Long Board Immobilization - Bob Heflin, APP Board Member
When in Doubt Immobilize? Maybe not!
Dogma; Merriam Webster defines dogma as “A point of view or tenet put forth as authoritative without adequate grounds”
Why do we immobilize potential thoracolumbar spinal injuries on a long spine board(LSB)? Mostly we do it because we were taught to in some EMT class years ago. Whole sections of state licensure tests were designed to test our ability to completely immobilize a patient on a hard board with straps and duct tape and head restraints. Cervical spine injuries got all of the above with the addition of a c-collar and more tape. But why? Where was the evidence that showed this to be a good thing for the patient? Aggressive immobilization of trauma victims with suspected spinal injuries became common during the Vietnam War when it was assumed that doing so was protective of further injury to the affected area. Immobilization above and below the injury required placement on a long board. Admonitions to pad the voids created by having a non flat spine placed on a flat surface were common as well as trying to pad the board itself, suggest that the idea that pressure points could lead to decubitus ulcers was being considered. In fact, in a five year retrospective study done as far back as 1998 and published by Hauswald, Ong, Tandberg, and Omar.. compared outcomes in similar hospitals receiving trauma patient in both Albuquerque, New Mexico and Kuala Lumpur, Malaysia, showed that in the US where all suspected spinal injuries are placed on an LSB the outcomes were worse than in the Malay study where most trauma cases arrived POV or were brought in by police or bystanders with no LSM use Both Hospitals in the study were University teaching hospitals and the physician's level of training and radiological services were similar.

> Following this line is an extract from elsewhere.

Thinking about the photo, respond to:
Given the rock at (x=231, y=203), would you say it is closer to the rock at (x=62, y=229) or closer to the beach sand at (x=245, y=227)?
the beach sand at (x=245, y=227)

There is also evidence that LSB immobilized patents are subjected to radiological examination at at statistically significant higher rate than trauma patients not immobilized. In addition addition of cervical immobilizing devices often causes pain and and can lead to restricted breathing or airway compromise.
Recently the American College of Emergency Physicians released a policy statement regarding
Spinal Injury Management. ACEP concludes that ”Backboards should not be used as a therapeutic intervention or as a precautionary measure either in or outside of the hospital, or for inter-facility transfers. Spinal immobilization should not be used for patients with penetrating trauma without evidence of spinal trauma.”
Additionally the US Consortium of Metropolitan Medical Directors in their “Position Statement on Spinal Immobilization” have this to say;
“Current best practices reflect that there are randomized controlled trial to evaluate the benefits of Spinal Immobilization in out of hospital patients. As result, current EMS protocols are based principally on historical precedent, dogma, and medico-legal concerns, and not on scientific evidence. This situation is further complicated by the reality that such studies will not likely be performed in the future, primarily as a result of perceived legal and ethical concerns. There is however, a growing body of literature that points to the deleterious effects of spinal immobilization, whether or not this modality is applied in an appropriate fashion.”
These policy statements should the basis for a serious re thinking of how we approach the care and management of these patients in the Ski Patrol setting. NEXUS and the Canadian C-Spine rules give us well researched and clear guidance on how to treat suspected C- Spine injuries.
Personal experience has made it it clear that clothing worn by skiers and the environments they are found in makes correct selection and application of cervical collars difficult at best and potentially dangerous at worst. The use of vacuum mattresses has revolutionized the management of traumatic injuries and though expensive, when used correctly, they are the most appropriate and humane choice for stabilization of traumatic injury.